La leçon que j’ai retenue d’eux était de paraître forte même quand je suis au plus bas. Tenez-le et attendez de le laisser sortir dans l’intimité de ma chambre. Comment étais-je censé exprimer ma vulnérabilité si je n’avais jamais appris à le faire ?

J’ai pensé à ces leçons de la petite enfance en lisant le recueil d’essais 2021 de Zeba Blay, Filles noires insouciantes. Dans un essai intitulé «Strong Black Lead», elle écrit: «Il n’y avait pas beaucoup d’exemples dans ma vie de femmes noires qui s’effondrent, se débattent, demandent de l’aide.» Toutes les femmes noires que je connaissais ont aussi attendu d’être seules pour s’effondrer.

Elle critique en outre le trope Strong Black Female, qui est aussi intrinsèquement lié et dépendant de la race que le trope Sad White Girl. Le mythe selon lequel les femmes noires ont constamment besoin d’être fortes est irréaliste ainsi qu’une tactique de silence.
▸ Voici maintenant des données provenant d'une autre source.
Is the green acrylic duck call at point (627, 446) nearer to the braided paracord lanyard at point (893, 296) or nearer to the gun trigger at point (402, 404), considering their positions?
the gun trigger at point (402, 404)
Si nous ne parlons jamais de ce qui nous rend malades, les actes répréhensibles continueront de ne pas être exprimés. « ‘Strong’ dit que la vie des femmes noires ne peut être qu’une agrégation de douleur », écrit Blay. « Que nous étions faits pour la douleur. « Strong » dit que cela fait partie de l’ordre naturel des choses pour les femmes noires de rester seules dans leur douleur alors même qu’elles élèvent des communautés entières.

Lorsque Pinkett Smith a dit à sa fille d’aller quelque part avec tous ces pleurs, elle venait d’un lieu de survie, comme le font la plupart des mères en ce qui concerne les leçons qu’elles transmettent. Dans une société qui essaie activement de vous tuer, céder à la douleur, c’est ne jamais en sortir.

« Les femmes noires », écrit Heven Haile dans « La blancheur insupportable du genre ‘Jeune femme désaffectée' » pour ID Magazine« n’ont pas le luxe de se dissocier en raison du cycle continu de violence raciale auquel nous sommes obligés de faire face ».